México y Estados Unidos ya están unidos por millones de pequeñas conexiones económicas que ningún discurso puede borrar fácilmente.
La primera Bitácora terminaba señalando que Washington puede criticar a su vecino, pero difícilmente puede ignorarlo.
Ahora debemos completar aquella idea.
México tampoco puede conformarse con ser indispensable solamente porque fabrica.
Debe aspirar a ser indispensable porque diseña.
Porque investiga.
Porque innova.
Porque patenta.
Porque crea empresas.
Porque produce conocimiento.
Durante más de treinta años aprendimos a integrarnos a la economía más poderosa del planeta.

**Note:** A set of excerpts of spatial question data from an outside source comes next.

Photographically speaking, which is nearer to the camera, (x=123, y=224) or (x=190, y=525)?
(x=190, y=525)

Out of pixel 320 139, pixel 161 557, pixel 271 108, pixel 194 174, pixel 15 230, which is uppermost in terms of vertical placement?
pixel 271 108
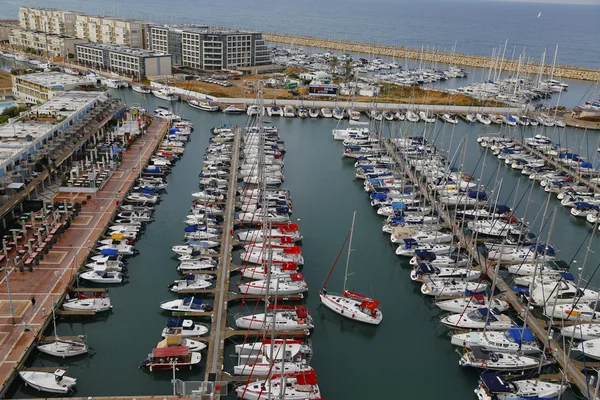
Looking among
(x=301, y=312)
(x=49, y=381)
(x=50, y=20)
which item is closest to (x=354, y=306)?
(x=301, y=312)

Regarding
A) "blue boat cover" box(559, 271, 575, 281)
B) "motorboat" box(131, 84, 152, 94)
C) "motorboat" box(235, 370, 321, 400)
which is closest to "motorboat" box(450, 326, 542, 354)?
"blue boat cover" box(559, 271, 575, 281)

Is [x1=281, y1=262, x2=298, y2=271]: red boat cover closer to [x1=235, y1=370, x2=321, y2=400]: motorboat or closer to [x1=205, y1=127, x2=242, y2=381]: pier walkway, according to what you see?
[x1=205, y1=127, x2=242, y2=381]: pier walkway

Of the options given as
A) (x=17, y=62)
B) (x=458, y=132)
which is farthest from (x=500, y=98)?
(x=17, y=62)

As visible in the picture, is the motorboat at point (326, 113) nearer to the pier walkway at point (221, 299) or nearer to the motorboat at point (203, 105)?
the motorboat at point (203, 105)

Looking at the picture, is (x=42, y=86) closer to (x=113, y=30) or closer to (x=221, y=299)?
(x=221, y=299)

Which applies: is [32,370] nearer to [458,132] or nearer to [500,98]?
[458,132]

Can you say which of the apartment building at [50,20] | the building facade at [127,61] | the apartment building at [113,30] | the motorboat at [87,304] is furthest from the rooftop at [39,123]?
the apartment building at [50,20]
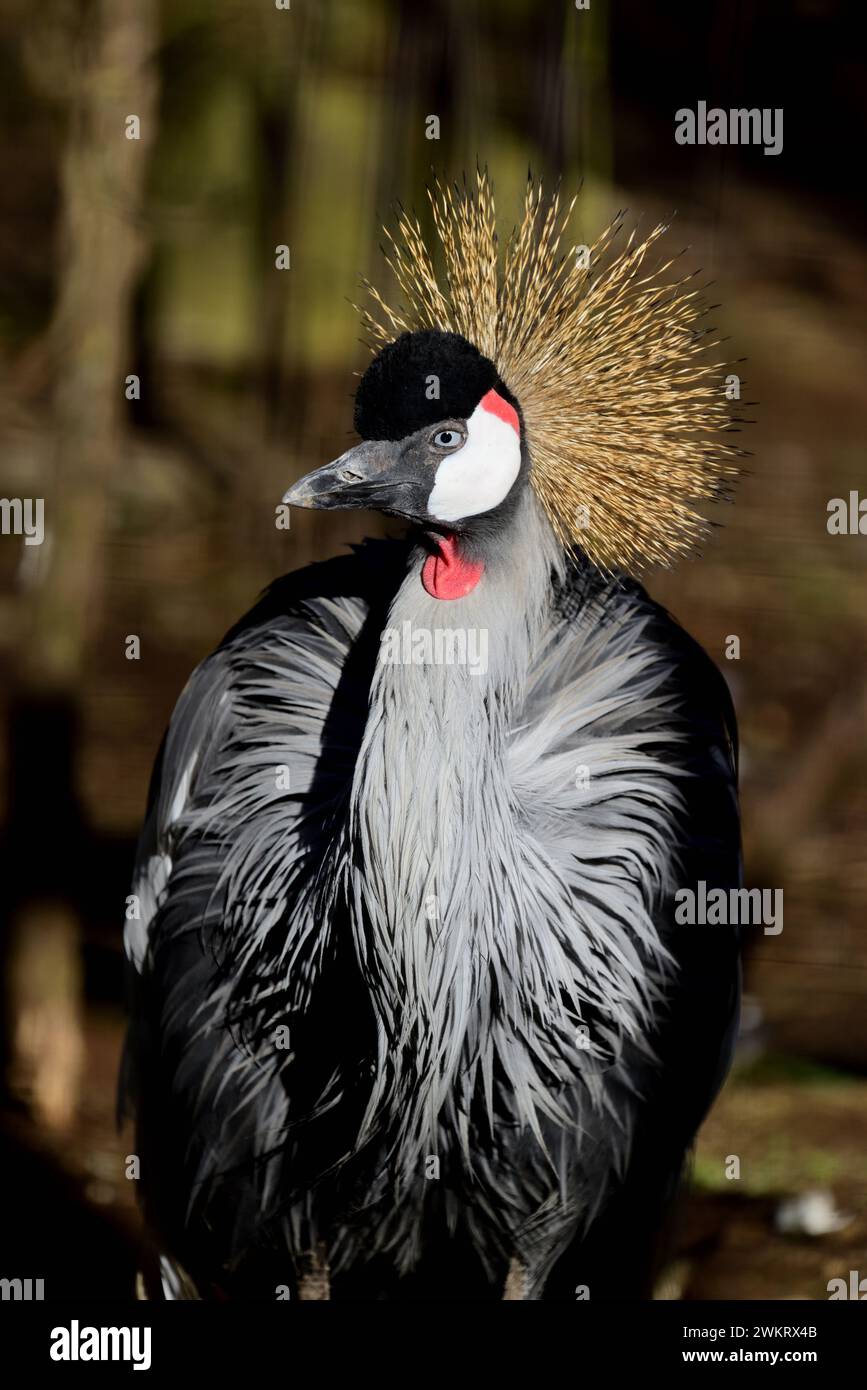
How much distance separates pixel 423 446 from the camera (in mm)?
1311

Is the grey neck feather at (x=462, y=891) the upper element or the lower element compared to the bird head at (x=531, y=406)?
lower

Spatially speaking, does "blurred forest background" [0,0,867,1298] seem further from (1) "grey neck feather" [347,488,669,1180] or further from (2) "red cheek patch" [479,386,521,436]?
(1) "grey neck feather" [347,488,669,1180]

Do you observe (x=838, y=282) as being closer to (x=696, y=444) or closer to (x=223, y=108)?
(x=223, y=108)

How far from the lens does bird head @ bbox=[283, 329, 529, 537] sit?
1.29m

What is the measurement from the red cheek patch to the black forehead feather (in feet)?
0.05

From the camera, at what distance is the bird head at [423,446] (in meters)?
1.29

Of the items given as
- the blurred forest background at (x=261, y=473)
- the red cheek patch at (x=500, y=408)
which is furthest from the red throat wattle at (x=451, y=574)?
the blurred forest background at (x=261, y=473)

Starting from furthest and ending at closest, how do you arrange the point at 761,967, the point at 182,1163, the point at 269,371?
the point at 269,371 < the point at 761,967 < the point at 182,1163

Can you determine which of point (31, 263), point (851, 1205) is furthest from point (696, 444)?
point (31, 263)

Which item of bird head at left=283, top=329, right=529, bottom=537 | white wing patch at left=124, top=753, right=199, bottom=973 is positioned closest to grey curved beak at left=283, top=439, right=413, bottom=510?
bird head at left=283, top=329, right=529, bottom=537

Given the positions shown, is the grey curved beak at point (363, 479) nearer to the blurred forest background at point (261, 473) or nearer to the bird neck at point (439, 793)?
the bird neck at point (439, 793)

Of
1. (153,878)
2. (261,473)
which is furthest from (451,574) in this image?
(261,473)

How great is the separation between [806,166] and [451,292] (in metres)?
4.35

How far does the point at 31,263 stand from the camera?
16.0ft
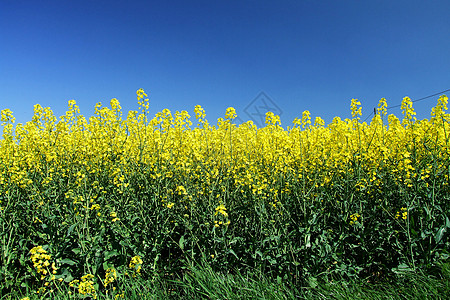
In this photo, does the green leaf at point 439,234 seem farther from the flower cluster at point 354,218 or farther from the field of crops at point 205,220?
the flower cluster at point 354,218

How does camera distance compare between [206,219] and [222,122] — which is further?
[222,122]

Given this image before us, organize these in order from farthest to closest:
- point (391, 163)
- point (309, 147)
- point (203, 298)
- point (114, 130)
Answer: point (309, 147) < point (114, 130) < point (391, 163) < point (203, 298)

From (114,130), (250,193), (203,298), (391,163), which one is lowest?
(203,298)

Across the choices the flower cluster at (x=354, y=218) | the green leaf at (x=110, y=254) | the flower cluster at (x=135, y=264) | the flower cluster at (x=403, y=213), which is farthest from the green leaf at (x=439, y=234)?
the green leaf at (x=110, y=254)

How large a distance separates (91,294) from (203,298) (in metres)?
1.09

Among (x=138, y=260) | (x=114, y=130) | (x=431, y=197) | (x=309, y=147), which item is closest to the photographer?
(x=138, y=260)

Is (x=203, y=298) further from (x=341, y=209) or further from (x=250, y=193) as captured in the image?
(x=341, y=209)

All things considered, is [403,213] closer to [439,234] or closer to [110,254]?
[439,234]

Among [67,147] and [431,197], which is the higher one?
[67,147]

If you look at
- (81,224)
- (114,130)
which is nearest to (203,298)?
(81,224)

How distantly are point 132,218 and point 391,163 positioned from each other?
10.5ft

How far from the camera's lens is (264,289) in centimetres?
262

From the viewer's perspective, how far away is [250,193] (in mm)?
3285

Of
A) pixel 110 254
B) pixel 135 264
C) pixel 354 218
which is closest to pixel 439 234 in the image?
pixel 354 218
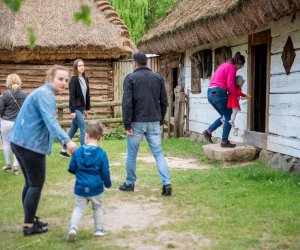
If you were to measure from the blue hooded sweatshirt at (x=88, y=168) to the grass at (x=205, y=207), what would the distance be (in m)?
0.43

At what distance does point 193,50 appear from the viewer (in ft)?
42.7

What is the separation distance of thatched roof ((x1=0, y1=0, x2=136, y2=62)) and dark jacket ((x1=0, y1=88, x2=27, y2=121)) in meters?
7.79

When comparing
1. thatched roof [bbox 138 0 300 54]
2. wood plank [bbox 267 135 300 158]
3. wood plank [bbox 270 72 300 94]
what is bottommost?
wood plank [bbox 267 135 300 158]

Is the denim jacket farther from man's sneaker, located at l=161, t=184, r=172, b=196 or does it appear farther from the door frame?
the door frame

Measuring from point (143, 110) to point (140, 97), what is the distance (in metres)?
0.15

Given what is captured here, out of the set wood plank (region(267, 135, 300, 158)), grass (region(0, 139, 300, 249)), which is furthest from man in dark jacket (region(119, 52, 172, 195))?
wood plank (region(267, 135, 300, 158))

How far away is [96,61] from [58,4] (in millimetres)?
2357

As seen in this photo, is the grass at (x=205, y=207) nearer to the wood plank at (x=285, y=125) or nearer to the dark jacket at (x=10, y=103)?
the wood plank at (x=285, y=125)

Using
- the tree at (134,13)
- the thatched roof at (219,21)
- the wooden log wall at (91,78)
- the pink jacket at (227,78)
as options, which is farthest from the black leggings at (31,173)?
the tree at (134,13)

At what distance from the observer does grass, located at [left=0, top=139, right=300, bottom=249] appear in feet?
14.0

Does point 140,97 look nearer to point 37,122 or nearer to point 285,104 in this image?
point 37,122

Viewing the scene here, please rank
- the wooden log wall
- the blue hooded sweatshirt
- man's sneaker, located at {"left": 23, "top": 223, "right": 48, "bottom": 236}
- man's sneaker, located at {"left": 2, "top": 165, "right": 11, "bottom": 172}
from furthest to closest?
the wooden log wall
man's sneaker, located at {"left": 2, "top": 165, "right": 11, "bottom": 172}
man's sneaker, located at {"left": 23, "top": 223, "right": 48, "bottom": 236}
the blue hooded sweatshirt

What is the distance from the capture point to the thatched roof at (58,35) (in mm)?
15461

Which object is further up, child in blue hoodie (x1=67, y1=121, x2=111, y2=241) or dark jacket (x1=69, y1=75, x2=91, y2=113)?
dark jacket (x1=69, y1=75, x2=91, y2=113)
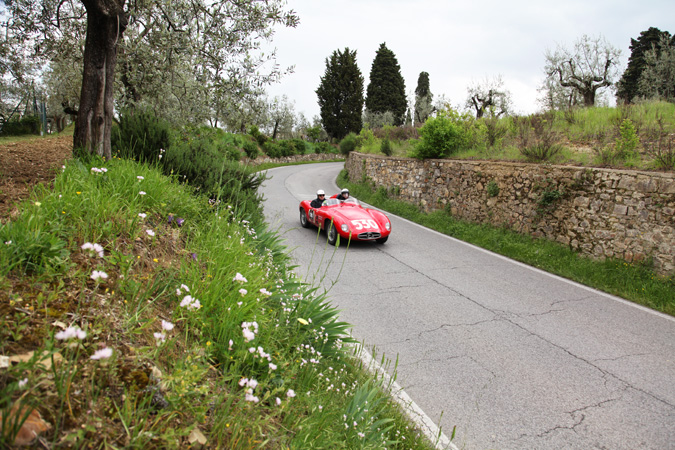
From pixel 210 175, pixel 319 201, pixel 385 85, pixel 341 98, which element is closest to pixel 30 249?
pixel 210 175

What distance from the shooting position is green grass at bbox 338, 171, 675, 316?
21.1ft

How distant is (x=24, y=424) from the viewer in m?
1.34

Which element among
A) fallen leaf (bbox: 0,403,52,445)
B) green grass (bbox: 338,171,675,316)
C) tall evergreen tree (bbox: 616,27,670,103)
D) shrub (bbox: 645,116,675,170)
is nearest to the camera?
fallen leaf (bbox: 0,403,52,445)

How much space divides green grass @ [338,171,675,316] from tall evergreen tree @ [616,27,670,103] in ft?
75.9

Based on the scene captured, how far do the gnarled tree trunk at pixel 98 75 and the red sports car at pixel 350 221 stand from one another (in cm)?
461

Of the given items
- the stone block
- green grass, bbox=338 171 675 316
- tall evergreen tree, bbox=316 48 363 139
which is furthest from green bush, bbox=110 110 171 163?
tall evergreen tree, bbox=316 48 363 139

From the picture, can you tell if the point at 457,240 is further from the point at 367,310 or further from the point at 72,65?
the point at 72,65

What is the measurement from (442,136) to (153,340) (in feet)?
42.3

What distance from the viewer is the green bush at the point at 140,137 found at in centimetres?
550

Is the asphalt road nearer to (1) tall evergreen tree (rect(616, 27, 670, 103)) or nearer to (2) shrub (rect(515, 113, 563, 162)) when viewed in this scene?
(2) shrub (rect(515, 113, 563, 162))

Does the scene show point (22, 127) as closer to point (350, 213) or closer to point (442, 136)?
point (350, 213)

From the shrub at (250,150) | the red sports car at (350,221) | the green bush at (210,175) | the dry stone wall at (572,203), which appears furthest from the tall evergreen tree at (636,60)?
the green bush at (210,175)

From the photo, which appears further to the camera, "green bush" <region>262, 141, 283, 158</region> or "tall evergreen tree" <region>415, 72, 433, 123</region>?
"tall evergreen tree" <region>415, 72, 433, 123</region>

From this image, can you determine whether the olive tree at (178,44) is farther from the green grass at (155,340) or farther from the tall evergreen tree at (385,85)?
the tall evergreen tree at (385,85)
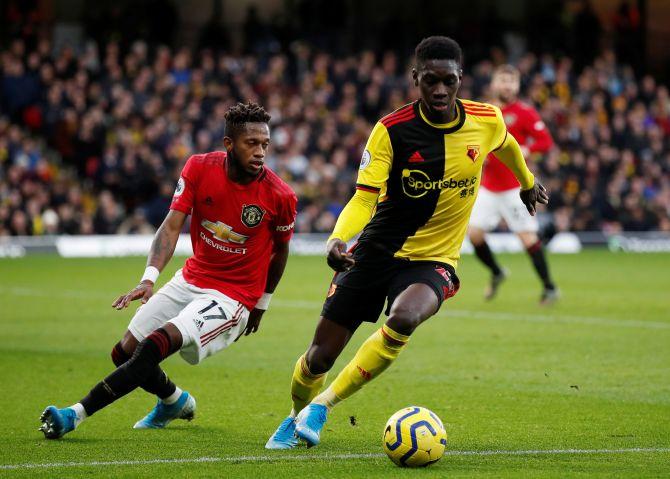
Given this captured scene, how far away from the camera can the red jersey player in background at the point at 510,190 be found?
1506 centimetres

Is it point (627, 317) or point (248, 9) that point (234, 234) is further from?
point (248, 9)

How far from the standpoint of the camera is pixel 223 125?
2762 cm

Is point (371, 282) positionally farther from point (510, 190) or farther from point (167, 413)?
point (510, 190)

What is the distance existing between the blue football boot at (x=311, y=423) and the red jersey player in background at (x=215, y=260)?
2.60 ft

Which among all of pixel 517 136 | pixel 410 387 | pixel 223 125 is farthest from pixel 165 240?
pixel 223 125

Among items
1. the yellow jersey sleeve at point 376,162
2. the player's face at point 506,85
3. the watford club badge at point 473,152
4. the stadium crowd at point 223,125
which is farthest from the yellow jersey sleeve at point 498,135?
the stadium crowd at point 223,125

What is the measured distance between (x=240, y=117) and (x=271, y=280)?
112cm

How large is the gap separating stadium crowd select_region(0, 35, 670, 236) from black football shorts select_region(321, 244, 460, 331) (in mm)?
18292

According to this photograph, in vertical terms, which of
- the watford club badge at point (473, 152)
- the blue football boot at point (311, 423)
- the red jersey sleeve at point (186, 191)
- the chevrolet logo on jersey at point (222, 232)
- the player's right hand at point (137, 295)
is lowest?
the blue football boot at point (311, 423)

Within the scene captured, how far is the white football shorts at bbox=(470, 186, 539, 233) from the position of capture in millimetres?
15055

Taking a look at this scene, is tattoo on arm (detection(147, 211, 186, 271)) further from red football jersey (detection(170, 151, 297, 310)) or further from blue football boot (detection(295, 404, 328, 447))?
blue football boot (detection(295, 404, 328, 447))

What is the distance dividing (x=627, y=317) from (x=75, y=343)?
6.40m

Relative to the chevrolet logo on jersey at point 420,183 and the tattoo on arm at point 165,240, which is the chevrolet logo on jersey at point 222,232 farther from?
the chevrolet logo on jersey at point 420,183

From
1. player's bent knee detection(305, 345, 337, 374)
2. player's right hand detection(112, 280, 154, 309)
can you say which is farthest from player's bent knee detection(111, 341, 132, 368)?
player's bent knee detection(305, 345, 337, 374)
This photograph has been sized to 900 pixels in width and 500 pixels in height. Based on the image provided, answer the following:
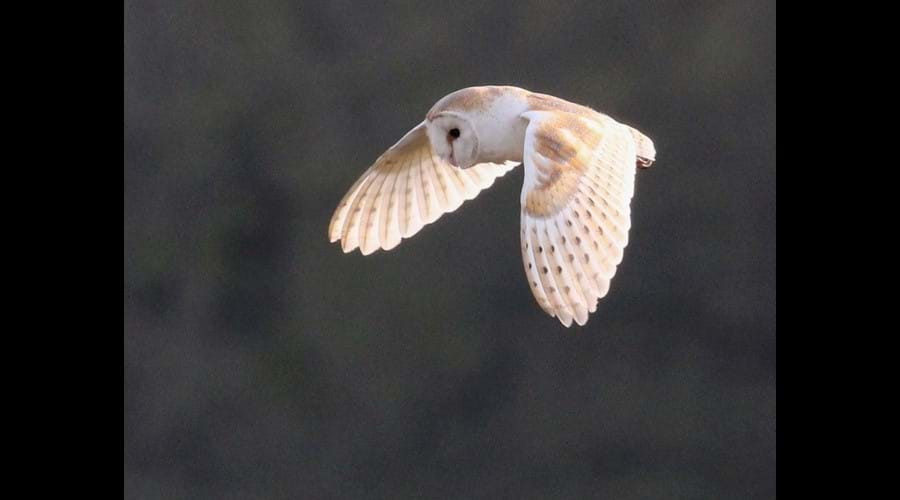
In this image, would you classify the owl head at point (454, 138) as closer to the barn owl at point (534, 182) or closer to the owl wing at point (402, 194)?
the barn owl at point (534, 182)

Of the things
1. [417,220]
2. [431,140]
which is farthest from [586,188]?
[417,220]

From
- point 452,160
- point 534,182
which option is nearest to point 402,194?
point 452,160

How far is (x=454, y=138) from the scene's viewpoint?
297 cm

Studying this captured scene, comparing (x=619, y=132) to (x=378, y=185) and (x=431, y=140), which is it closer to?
(x=431, y=140)

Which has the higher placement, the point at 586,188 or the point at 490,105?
the point at 490,105

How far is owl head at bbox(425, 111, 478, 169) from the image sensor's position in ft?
9.59

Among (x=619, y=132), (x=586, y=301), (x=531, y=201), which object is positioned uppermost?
(x=619, y=132)

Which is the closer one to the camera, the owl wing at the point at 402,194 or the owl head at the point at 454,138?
the owl head at the point at 454,138

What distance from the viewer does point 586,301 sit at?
2582 mm

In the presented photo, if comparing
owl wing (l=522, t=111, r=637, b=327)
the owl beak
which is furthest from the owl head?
owl wing (l=522, t=111, r=637, b=327)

El siguiente paso será mucho más difícil.
Aprender a convertir esa integración en poder económico propio.
Porque al final la riqueza de una nación no se mide solamente por las mercancías que cruzan sus fronteras.
Se mide también por cuánto conocimiento queda dentro de ellas.
Y quizá ésa sea la pregunta que México tendrá que responder cuando desaparezca el ruido de Trump: después de tantas fábricas, tantos tratados, tantos camiones y tantos miles de millones de dólares cruzando la frontera, ¿cuánto México hemos sido capaces de construir dentro de México?